Passage shown ▸

Recently, I've been revisiting IPfs, and it's clear that it has faced significant challenges since my last encounter with it several years ago. Most pinning services are either slow, inactive, or very expensive. This happens because there's not enough real incentive for pinning files, and even Filecoin, its incentive shitcoin layer, seems inactive.

I know there is Nostr, but i also think it is not a true peer-to-peer network. Nostr's relays don't talk directly to each other, and it's quite complex. While Nostr has its place as a general-purpose backend, for all the other web5 applications that don't need a backend (or have their own p2p backend) the Nostr protocol is way overkill.

So, I wondered if Bitcoin could be a solution to these problems. The answer is Maybe.

Could we develop a Bitcoin-incentivized solution similar to BitTorrent? I think the answer is yes.

Considering this, I propose exploring a method for sending static content P2P over any UDP socket (like the holepunch.to stack) and allowing web apps to implement their connection logic independently (whether it's with Nostr, another P2P service, or a backend elsewhere).

(Note: I'll call peers clients and servers when they act as clients or servers, for simplicity, even though there's no strict client or server being it a p2p system.)

General idea

Every file (page, media, etc.) is split into fixed-size blocks, with the hash of each block saved in a header, the client knows the header beforehand from a resolving system (eg. a dns like solution).

When a client wants a file, it connects to a group of servers claiming to have the file (with something like torrent's trackers or hyperswarm).

The client requests a block from a random server, checks it against the hash, and if it's valid, adds it to a sparse file. The client then sends a tip in Bitcoin-denominated ecash (using the cashu protocol) to the server. The server can claim it right away from the client's mint or store it temporarily for a batch claim later.

What if the server cheats?

If the server sends a bad block or ignores the client, the client won't pay, disconnects, moves the server to the bottom of the list, and connects to another one. Ideally it will detect the cheating right after the block is verified, so it can redownload the block from another peer and continue.

What if the client cheats?

If the client doesn't pay or sends invalid ecash, the server kicks it, losing the reward (that will amount to one or few blocks, depending on how often the reward is claimed, so just few sats supposedly) .

Problems and tasks ▸
• a. Summarize the post on Bitcoin-incentivized file sharing in two sentences.
• b. State whether each statement agrees with the post on Bitcoin-incentivized file sharing, answering yes or no and quoting the deciding words: (i) The client pays the server before checking the block against its hash. (ii) Nostr relays communicate directly with one another. (iii) A server may hold the ecash it receives and claim it later in a batch.
• c. Write the next part of the post on Bitcoin-incentivized file sharing, beginning after its final sentence.

Data entries ▸
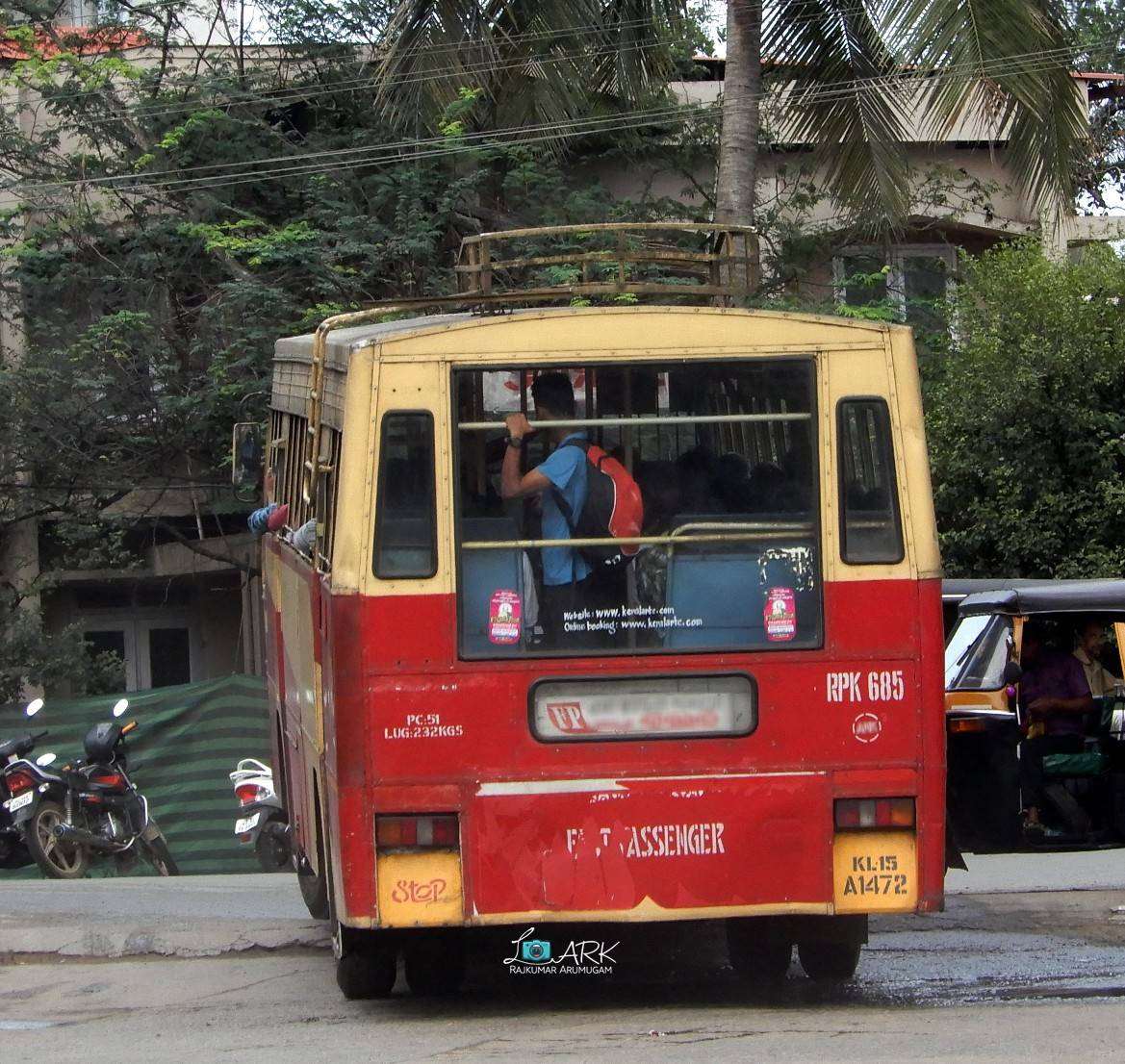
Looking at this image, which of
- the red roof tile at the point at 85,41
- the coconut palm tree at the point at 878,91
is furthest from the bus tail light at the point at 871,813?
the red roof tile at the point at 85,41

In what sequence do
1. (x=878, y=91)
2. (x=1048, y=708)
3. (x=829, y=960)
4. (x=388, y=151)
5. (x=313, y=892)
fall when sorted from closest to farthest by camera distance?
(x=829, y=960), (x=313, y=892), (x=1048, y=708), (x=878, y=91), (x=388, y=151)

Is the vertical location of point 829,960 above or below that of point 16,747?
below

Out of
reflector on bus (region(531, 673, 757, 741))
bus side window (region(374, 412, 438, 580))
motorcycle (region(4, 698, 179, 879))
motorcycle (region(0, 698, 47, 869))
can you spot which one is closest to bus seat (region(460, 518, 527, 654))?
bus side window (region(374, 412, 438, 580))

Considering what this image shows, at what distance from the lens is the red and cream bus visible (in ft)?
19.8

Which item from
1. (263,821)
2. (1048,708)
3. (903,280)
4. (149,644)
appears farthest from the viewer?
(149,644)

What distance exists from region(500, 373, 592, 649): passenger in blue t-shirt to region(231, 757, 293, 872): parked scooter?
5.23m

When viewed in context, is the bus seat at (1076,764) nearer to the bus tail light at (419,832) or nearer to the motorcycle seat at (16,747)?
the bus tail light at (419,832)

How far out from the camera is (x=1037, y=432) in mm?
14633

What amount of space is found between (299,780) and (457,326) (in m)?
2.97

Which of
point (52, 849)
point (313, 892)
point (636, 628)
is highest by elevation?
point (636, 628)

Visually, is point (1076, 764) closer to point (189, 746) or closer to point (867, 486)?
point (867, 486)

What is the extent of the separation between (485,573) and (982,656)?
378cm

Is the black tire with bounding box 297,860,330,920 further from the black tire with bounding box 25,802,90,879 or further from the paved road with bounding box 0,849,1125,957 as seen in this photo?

Responses ▸
• a. IPFS pinning services have become slow, inactive, or very expensive for lack of incentive, and Nostr is not seen as a true peer-to-peer network, so the post proposes a Bitcoin-incentivized, BitTorrent-like method for sending static content over any UDP socket. Files are split into fixed-size blocks checked against hashes in a header, each valid block is paid for with Bitcoin-denominated ecash using the cashu protocol, a cheating server goes unpaid and is replaced, and a cheating client is kicked.

• b.
(i) No: "The client requests a block from a random server, checks it against the hash, and if it's valid, adds it to a sparse file. The client then sends a tip in Bitcoin-denominated ecash"
(ii) No: "Nostr's relays don't talk directly to each other"
(iii) Yes: "store it temporarily for a batch claim later"

• c.
So, what will stop the client from cheating again with another (or even the same) server? Proof of Work. Before the blocks can be requested, the server asks the client to solve a PoW challenge. If the client solves it, the server authorizes communication until cheating is detected. If the client cheats, it is kicked and the Proof of Work invalidated. If the client detects too many unjustified PoW challenge requests from the same server it will assume it is either a bad actor or malfunctioning and will treat it as a cheater (see point above). The server can adjust the challenge difficulty with the fee it requests per block.. In this way the client is forced to chose between paying a bit of his stored energy (bitcoin) or waste a larger amount of energy to solve a new PoW challenge.

Why not Lightning?

The files are split in several small blocks and it would cause the streaming of many Lightning invoices that could strain nodes. Ecash transactions are fully offline and can happen on the same P2P UDP socket, they can be used to group the rewards and then request the mint to pay a single larger lightning invoice.

Conclusion

This isn't everything; there's more to consider. How should this be implemented so that you can just open a page in your browser as normal and get all the p2p stuff sorted under the hood? (ie like the ipfs browser extension) What if the client's mint cheat? What about P2P DNS? I have ideas for those, but they're beyond this post's scope. I'd like to hear your thoughts on this idea for now.

And I am well aware that i am not inventing anything new here, but combining known ideas often leads to simple and effective solutions.

If you help me figure out the weaknesses and merits of this approach, if it is worth an attempt, I will put it in the TODO list and build it for everyone (day job permitting).

110 sats \ 0 replies \ @CruncherDefi 8 Jan freebie

I like the client-cheating part and this idea could live on its own.

To summarise: "To get a resource from server client needs to play x amount of bitcoin (reusable POW) or spend energy on 2x amount of POW".

This might be a good bridge between old 'unbitcoinized interned' and new 'bitcoinized internet'. Participants are economically incentivized to switch to bitcoin solution, but non-bitcoinized internet also can access the resource.

It worst it protects the server from DOS attack, at best the server earns some money on its services.

100 sats \ 0 replies \ @justin_shocknet 8 Jan

This idea gets revisited constantly, everyone seems to want to connect the dots with bitcoin (and a lot of shitcoins) and p2p file hosting... and it's been tried countless times as a result. It always ends the same way because everyone seems to overlook the same things.

It's also surprising how often IPFS still comes up despite the pile of bodies of devs who tried to do anything useful with it.

The first major problem is simply the way the physical internet is architected around the limitations of time and space. Datacenters and centralized hosting providers exist for a number of reasons.

In the case of active files, those that do not live in low-latency datacenters in relative geo-proximity to their clients are useless for most purposes. If a video or other file doesn't load in less than a second or so, users bounce, apps break, and the potential cost savings as negligible as it is never gets realized.

These are just some of the reasons DHT based protocols like IPFS, Hypercore etc, are dead in the water. DHT's don't scale and are too slow for anything useful. Torrents which tried going DHT ages ago still fall back to web-based trackers. DHT is a failed experiment in this context.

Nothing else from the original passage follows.